As for the services sector, it is because of opening up of the economy that has allowed globalisation to transform the services sector with the most rapid growth in telecommunications, internet, mobile telephone, ATMs, insurance, capital markets, retailing, airlines, and of cause the software and BPO services industry and entertainment industry creating wealth, income and employment opportunities. If there was no globalisation, most of these activities would have remained dormant and inefficient under govt. monopolies or private oligopolies. The exports from India have grown tremendously after India slowly started opening up to globalisation. Except for the old haggards of Nehruvian planning socialist politicians and the old haggards of outdated and irrelevant, Marxist-Leninist-Stalinist- Maoist ideology addicted politicians earning livelihood and comfortable living by fooling illiterate, poor masses, and who continues to hurt India's economic growth, everyone knows that globalisation has been a boon to Indian industry, Indian consumers, Indian agriculture (could have been more), Indian services sector, Indian exports, Indian achievements in many other fields including running businesses abroad. India now has a top rated capital market that was till mid 1990s was a shoddy place. India leads in the international software industry. Small and medium industries in steel, engineering, project execution, travel, tourism, hotels, food processing, etc are thriving. All these are the effects of globalisation - notwithstanding the hurdles created by the Govt. of India and the state Govt.s or the politicians or the economists or the Planning Commission or the bureaucrats. 

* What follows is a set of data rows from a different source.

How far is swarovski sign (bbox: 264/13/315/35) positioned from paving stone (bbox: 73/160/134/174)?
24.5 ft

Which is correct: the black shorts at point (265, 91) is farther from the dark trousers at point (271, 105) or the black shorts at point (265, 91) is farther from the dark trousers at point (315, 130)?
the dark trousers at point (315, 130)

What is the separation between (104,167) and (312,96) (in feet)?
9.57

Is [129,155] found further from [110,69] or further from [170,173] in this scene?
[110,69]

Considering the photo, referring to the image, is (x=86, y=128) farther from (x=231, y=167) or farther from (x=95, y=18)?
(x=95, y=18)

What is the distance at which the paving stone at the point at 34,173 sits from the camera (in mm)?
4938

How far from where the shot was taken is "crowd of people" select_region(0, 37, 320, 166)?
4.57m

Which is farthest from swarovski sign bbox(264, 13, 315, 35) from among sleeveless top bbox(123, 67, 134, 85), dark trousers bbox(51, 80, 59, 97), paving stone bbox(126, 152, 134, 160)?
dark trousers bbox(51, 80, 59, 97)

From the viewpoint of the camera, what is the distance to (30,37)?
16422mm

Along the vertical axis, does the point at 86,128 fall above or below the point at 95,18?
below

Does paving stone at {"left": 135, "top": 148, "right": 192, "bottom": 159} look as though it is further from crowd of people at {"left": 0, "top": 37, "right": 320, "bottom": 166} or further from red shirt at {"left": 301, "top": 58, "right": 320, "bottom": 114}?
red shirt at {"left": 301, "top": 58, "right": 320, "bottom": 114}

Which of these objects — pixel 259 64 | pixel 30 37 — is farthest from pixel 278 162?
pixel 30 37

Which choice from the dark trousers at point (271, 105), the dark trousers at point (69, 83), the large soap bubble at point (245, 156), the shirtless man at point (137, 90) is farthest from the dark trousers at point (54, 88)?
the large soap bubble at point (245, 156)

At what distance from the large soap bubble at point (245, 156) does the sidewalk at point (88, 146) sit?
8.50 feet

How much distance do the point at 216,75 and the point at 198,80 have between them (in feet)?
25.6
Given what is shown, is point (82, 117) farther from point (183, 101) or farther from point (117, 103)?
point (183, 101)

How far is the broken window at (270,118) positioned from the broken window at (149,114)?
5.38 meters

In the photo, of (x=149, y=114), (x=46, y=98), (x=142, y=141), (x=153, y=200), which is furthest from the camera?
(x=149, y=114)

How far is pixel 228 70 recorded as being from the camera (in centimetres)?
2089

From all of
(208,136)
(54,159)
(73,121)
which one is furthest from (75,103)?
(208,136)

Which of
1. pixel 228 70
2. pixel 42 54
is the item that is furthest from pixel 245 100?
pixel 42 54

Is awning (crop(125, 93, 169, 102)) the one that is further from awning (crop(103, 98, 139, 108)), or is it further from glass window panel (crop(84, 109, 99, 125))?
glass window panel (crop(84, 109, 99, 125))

There are some people in India and abroad who try to project that international trade and globalization are more beneficial to rich nations and big multinationals. These views are not substantiated by facts or ant consistent theory. These views are propounded generally by a set of intellectuals who want to control the lives of the common citizens of their own countries and enjoy royal life. Globalization makes the life of these power hungry politicians and pseudo intellectuals. It is globalisation that has given the Indian software, steel making, and other corporations to establish themselves as competitors to foreign multinationals. It is the developed countries which are losing jobs because of globalisation. It is because of globalisation that China has got the chance to become a major industrial nation supplying goods to rich world. The poor Chinese, Vietnamese, Sri Lankans and Indians are getting the benefit of globalisation more than the Americans or the British or the Japanese. In a globally competitive world, inefficient, incapable and intellectually poor leaders of the poor countries will be losing their jobs to more capable fellow citizens. That is why they are trying to stop globalisation. But people will not be fooled for long. They will accept only globally competitive leaders - others have to quit their leadership based on protected monopoly of political and intellectual businesses in their respective countries. When monopolists and oligopolistic cartels are threatened, they naturally become activists and hire activist workers to protect the status quo for their own survival.